Verve, vibrancy and youthful vigour - these newly emerging artists all delight in the physicality of paint and demonstrate its vitality in widely varying ways.
From raw, frantic mark-making to contained but nonetheless powerful brushwork, these on-the-up artists imbue their work with an energy that's almost palpable.
New York artist Andy Piedilato's hi-energy canvases are, we predict, destined for great things.
Recurrent motifs of brick walls or fences fail to contain explosions of agressive, impasto pigment in the colours of blood, smoke and bone.
As the indistinct outlines of convulsing bodies or razor-toothed gremlins emerge from the tangle of mark-marking, it's tempting to view Piedilato's paintings as some kind of unconscious battleground in which chaos - albeit a kind of caricatured carnage - is determined to take hold.
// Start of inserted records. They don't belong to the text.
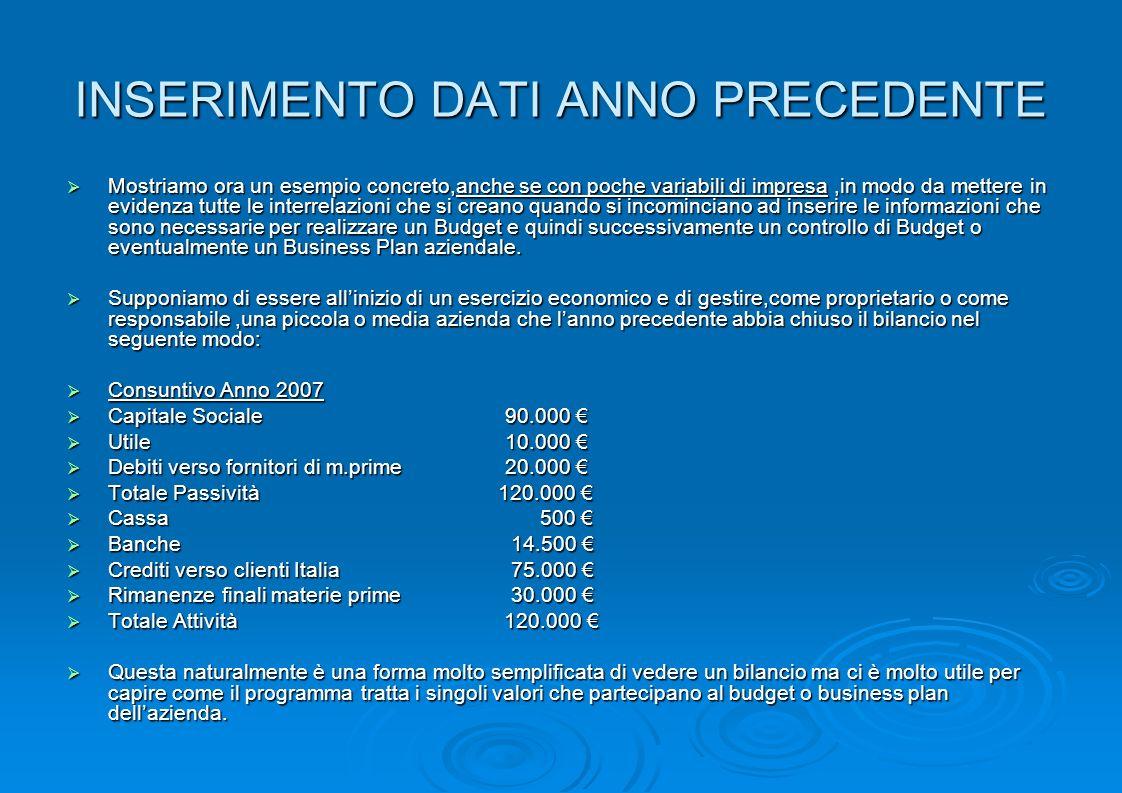 Il Flusso di cassa per gli acquisti fatti da Gennaio 2008 in poi sarà invece il seguente,gli esborsi per le Merci consegnate a Gennaio partono da Marzo ( 21.123 + Iva al 20 % = 25.348 con pagamento a 30 g.f.m.d.f.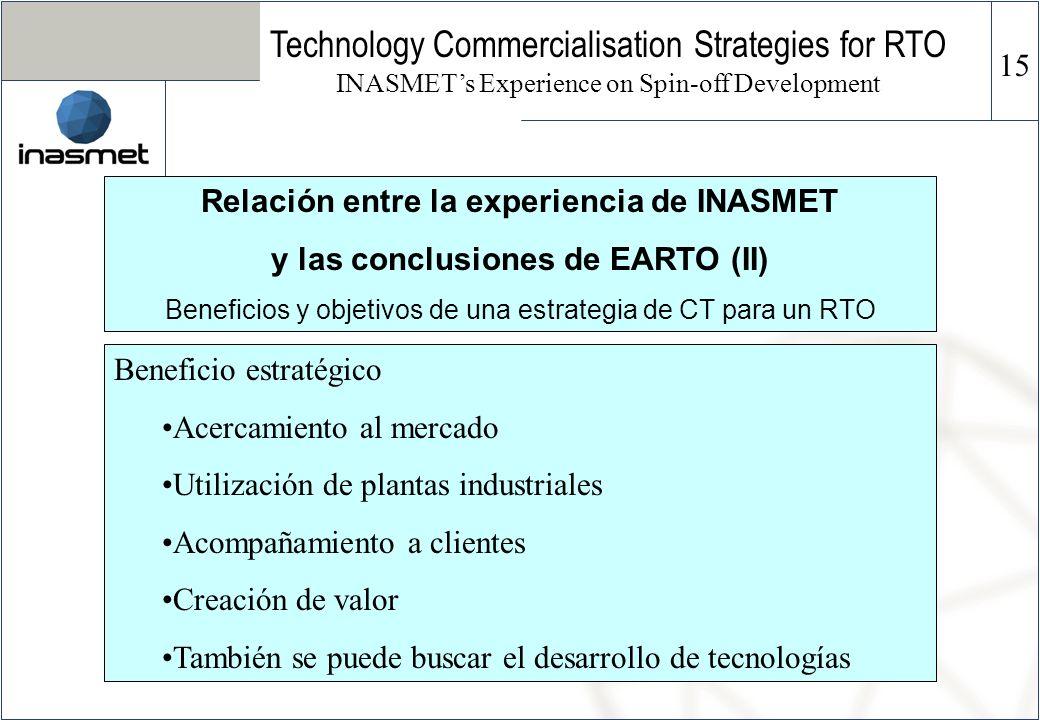 Relación entre la experiencia de INASMET y las conclusiones de EARTO (II) Beneficios y objetivos de una estrategia de CT para un RTO Beneficio estraté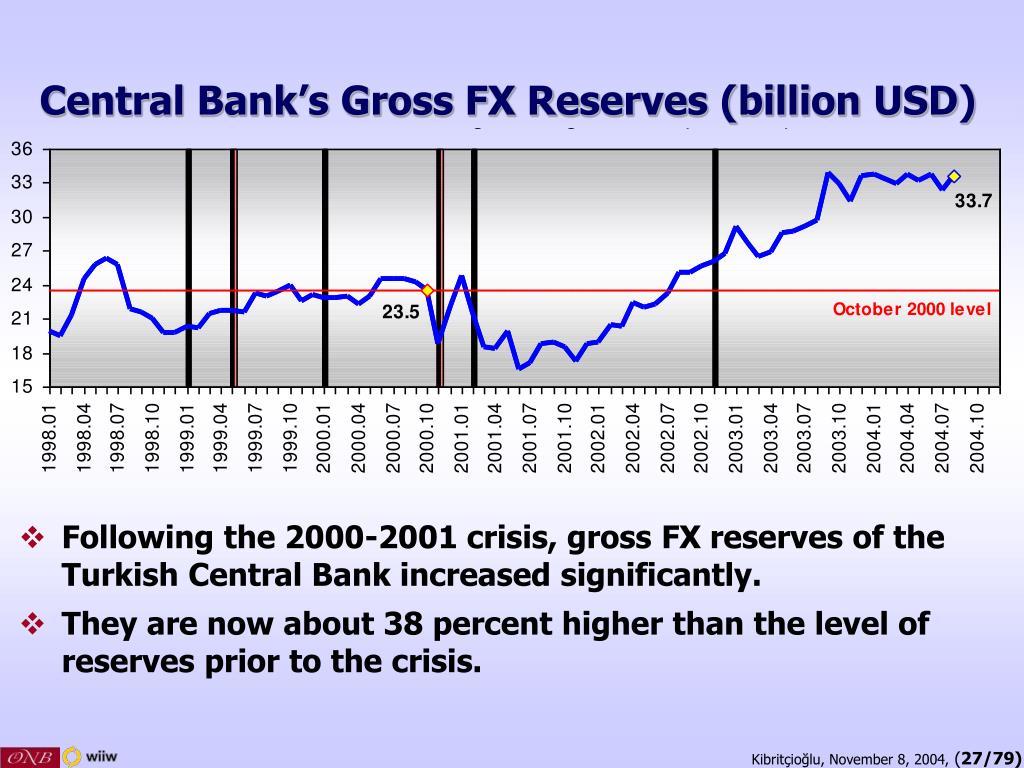 Central Bank's Gross FX Reserves (billion USD)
Whatever the reading, Piedilato's recent transition from abstraction to figuration has served him well, and for sheer painterly spectacle, we'd rate him among the most promising of current American painters.
The work of Spanish artist Gorka Mohamed (born 1978) radiates comic exuberance, but like all burlesque also maintains a sharply critical edge.
Mohamed's cast of absurd characters (the generic figure of the artist occurs with regularity) are often constructed of, and surrounded by, the implements of art-making and spillage of its history; McCarthy-esque blockheads don 17th century ruffs or disport in surreal-lite settings.
His appropriation of key elements of the cartoon - googly eyes, exaggerated textures - seem bent on undermining the high-seriousness of art, yet many of his techniques and references pay tribute to its nobler traditions.
With rippling lines of colour, Mohamed threads together a singular, uneasy commentary on culture and its edifices.
It's hard to know quite what to make of the work of Los Angeles-based Ian Pines, but his own description of his practice pretty much nails the paradox at its heart.
"Expressionistic gestures in ... improvisational fashion result(s) in a compounding of second-guesses wrought with frustration at the collapse of control."
While his drive for authenticity is indeed thrillingly palpable, it can also be a hit and miss affair. After all, if control 'collapses', results are unlikely to consistently make the grade.
Certainly, Pines' prolific output includes paintings that simply fail to coalesce, but what we'd consider the best of his work pays rare dividends. Vibrant and grippingly personal, his "over the top" impasto resonates with anxious energy. What's more, his recent graduate show (from the MFA programme at UCLA) featured large works of such startling intensity that they left most of the other exhibits reeling in their wake.